■ SOURCE PASSAGE ■
▶

8 December 2025
Commercial property case study: The 18-year journey of a property fund
From acquisition to exit: the journey of a long-term investment in an unlisted commercial property fund.
Investing in commercial property is a long-term play with the potential to generate a steady monthly income and achieve long-term capital growth. Like any investment class, there will be ups and downs - but what matters most on commercial property is the time horizon.
To realise optimal returns, investors generally hold these investments for an extended period, riding through market cycles and asset-level changes.
This is the story of one investor, one building, and an 18-year journey inside a commercial property fund. It spans market highs, global recessions, and a global pandemic - and shows why taking a long-term view can make all the difference.
The return journey at a glance Over the 18 years this investor was in Oyster Property Group's 60 Khyber Fund, the asset weathered the Global Financial Crisis, a major tenant exit, three major refurbishments, and COVID-19 disruption. Despite this turbulence, they received consistent monthly income, exposure to long-term growth through reinvestment and benefited from stability through market cycles.
The result for that investor:
Year one: a clear business strategy
In June 2005, Oyster acquired 60 Khyber Pass Road in Auckland for $10.2 million. The asset was opened to investors in $100,000 parcels. The strategy was clear from day one: maximise income, invest for future resilience, and grow value through tenant strength and smart capital expenditure.
2009 to 2010: income reduced, asset upgraded
In the wake of the Global Financial Crisis, the anchor tenant exited. Rather than rushing to refill the space, Oyster reduced distributions and undertook a strategic refurbishment to reposition the asset.
The short-term impact: lower income. The long-term benefit: stronger tenant appeal and improved lease terms.
2013 to 2019: income strengthened, market strong
As occupancy stabilised and interest rates declined, the building entered a period of strong performance. For the investor, this marked a return to higher distributions - supported by a new well-known global brand as a tenant with a healthy 6-year lease, alongside other well-capitalised occupiers.
2019: adapting to a changing market
With new tenant needs emerging and parts of the building aging, Oyster reduced distributions again to initiate a second major refurbishment. This investment was strategic - anticipating evolving tenant expectations in the office market and positioning the asset to secure quality tenant covenants and extend the value lifecycle of the building.
2020: COVID-19 disruption
The pandemic created a temporary disruption across the property sector. Rather than increase income as interest rates decreased, Oyster kept distributions at a lower rate to prioritise tenant stability and secure a new anchor lease. As a result, the capital value was preserved - and the fund maintained a clear path to recovery.
2021 to 2023: re-leased, stabilised, and sold
With the property repositioned and stabilised, the decision was made to divest. The timing reflected a deliberate strategy - crystallising gains following post-COVID stabilisation while tenant strength and occupancy were at target levels.
In early 2023, the property was sold for $21 million - more than double its original purchase price.
Long-term investing, in practice
This isn’t just the story of one property. It’s an example of how commercial property works when it’s done well — and why investors need to think in decades, not quarters.

◀

■ DATA SUPPLIED ■
▶

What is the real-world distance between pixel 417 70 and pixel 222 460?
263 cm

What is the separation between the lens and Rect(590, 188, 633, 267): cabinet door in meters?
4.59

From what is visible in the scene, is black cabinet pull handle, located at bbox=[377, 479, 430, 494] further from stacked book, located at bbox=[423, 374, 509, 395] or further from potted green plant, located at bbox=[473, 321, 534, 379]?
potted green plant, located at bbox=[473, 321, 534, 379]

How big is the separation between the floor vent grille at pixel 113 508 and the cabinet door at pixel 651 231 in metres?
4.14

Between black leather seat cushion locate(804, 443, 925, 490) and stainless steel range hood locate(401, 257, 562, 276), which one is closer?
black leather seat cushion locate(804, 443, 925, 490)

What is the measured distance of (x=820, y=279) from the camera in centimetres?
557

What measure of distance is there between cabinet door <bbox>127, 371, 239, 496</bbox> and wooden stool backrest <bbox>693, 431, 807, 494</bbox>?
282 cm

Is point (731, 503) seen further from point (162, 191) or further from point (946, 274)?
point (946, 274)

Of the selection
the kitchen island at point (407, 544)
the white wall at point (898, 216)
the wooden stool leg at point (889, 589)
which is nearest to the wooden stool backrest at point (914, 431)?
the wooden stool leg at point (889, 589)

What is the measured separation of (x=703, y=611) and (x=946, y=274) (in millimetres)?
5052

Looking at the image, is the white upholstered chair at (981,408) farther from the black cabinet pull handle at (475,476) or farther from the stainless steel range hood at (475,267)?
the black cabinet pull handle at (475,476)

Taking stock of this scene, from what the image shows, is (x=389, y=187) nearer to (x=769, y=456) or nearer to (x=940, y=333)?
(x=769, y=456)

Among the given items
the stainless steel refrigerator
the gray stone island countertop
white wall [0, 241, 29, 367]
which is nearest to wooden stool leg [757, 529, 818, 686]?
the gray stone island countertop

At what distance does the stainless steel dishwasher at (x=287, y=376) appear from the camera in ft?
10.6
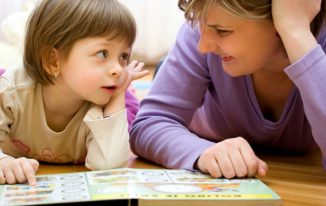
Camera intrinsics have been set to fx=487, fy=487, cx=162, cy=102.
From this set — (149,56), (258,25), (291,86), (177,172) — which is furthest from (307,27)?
(149,56)

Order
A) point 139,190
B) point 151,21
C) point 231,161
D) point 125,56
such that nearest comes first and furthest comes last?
point 139,190, point 231,161, point 125,56, point 151,21

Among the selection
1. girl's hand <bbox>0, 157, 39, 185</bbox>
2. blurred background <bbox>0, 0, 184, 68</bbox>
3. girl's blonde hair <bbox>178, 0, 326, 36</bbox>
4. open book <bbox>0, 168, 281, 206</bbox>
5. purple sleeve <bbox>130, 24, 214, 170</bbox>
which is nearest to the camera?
open book <bbox>0, 168, 281, 206</bbox>

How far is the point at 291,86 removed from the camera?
1.01 meters

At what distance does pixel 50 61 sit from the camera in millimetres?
976

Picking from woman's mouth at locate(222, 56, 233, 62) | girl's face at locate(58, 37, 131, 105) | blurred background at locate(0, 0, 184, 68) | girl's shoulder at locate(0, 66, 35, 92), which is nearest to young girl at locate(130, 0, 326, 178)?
woman's mouth at locate(222, 56, 233, 62)

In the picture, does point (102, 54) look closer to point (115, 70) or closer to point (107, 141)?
point (115, 70)

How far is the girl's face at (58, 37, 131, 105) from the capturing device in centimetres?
93

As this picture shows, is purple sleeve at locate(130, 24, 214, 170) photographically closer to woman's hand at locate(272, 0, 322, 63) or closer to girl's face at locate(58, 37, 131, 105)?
girl's face at locate(58, 37, 131, 105)

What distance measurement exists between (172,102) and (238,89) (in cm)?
14

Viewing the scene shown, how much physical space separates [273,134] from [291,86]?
11cm

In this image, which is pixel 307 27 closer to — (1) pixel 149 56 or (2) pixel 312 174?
(2) pixel 312 174

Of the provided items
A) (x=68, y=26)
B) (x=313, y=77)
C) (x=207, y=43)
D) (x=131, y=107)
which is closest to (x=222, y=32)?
(x=207, y=43)

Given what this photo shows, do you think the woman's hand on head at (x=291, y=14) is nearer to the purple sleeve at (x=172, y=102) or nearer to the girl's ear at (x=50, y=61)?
the purple sleeve at (x=172, y=102)

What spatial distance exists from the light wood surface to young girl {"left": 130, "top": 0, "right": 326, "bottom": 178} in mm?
34
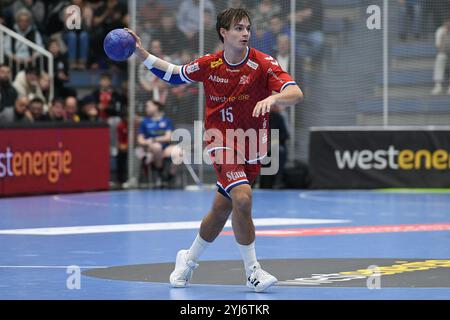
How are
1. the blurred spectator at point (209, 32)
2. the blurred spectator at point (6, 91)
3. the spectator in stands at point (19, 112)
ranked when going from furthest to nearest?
1. the blurred spectator at point (209, 32)
2. the blurred spectator at point (6, 91)
3. the spectator in stands at point (19, 112)

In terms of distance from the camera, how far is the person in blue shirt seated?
24.2 m

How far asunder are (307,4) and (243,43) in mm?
15241

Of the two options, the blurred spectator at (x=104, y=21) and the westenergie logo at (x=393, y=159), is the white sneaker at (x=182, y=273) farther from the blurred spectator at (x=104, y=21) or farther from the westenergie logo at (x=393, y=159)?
the blurred spectator at (x=104, y=21)

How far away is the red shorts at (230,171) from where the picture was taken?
957 centimetres

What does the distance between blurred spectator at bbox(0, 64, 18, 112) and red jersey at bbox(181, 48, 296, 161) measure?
13.0 metres

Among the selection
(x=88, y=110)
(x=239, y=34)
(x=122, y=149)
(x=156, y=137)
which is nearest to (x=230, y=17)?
(x=239, y=34)

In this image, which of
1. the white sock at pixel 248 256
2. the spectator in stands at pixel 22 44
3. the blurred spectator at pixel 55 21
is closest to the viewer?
the white sock at pixel 248 256

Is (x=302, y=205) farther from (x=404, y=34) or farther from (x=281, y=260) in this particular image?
(x=281, y=260)

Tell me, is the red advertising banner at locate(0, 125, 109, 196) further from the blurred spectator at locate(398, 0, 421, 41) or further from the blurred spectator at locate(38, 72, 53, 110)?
the blurred spectator at locate(398, 0, 421, 41)

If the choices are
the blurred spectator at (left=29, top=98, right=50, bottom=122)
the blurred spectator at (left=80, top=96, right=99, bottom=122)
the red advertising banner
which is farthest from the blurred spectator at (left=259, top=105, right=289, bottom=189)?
the blurred spectator at (left=29, top=98, right=50, bottom=122)

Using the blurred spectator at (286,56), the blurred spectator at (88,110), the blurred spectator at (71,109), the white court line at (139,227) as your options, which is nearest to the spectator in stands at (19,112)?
the blurred spectator at (71,109)

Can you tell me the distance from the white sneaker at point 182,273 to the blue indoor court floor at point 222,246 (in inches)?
2.9

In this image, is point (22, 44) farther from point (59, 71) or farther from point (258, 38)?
point (258, 38)

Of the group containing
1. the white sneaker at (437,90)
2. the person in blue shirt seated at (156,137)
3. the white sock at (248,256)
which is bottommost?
the white sock at (248,256)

◀

Please say whether each statement agrees with the property fund case study, answering yes or no and quoting the words that decide it: (a) Oyster bought 60 Khyber Pass Road for $10.2 million in June 2005. (b) During the pandemic, Oyster raised distributions as interest rates fell. (c) The property was sold in late 2023. The rows have nothing to do with the property fund case study.

(a) Yes: "In June 2005, Oyster acquired 60 Khyber Pass Road in Auckland for $10.2 million."
(b) No: "Rather than increase income as interest rates decreased, Oyster kept distributions at a lower rate"
(c) No: "In early 2023, the property was sold for $21 million"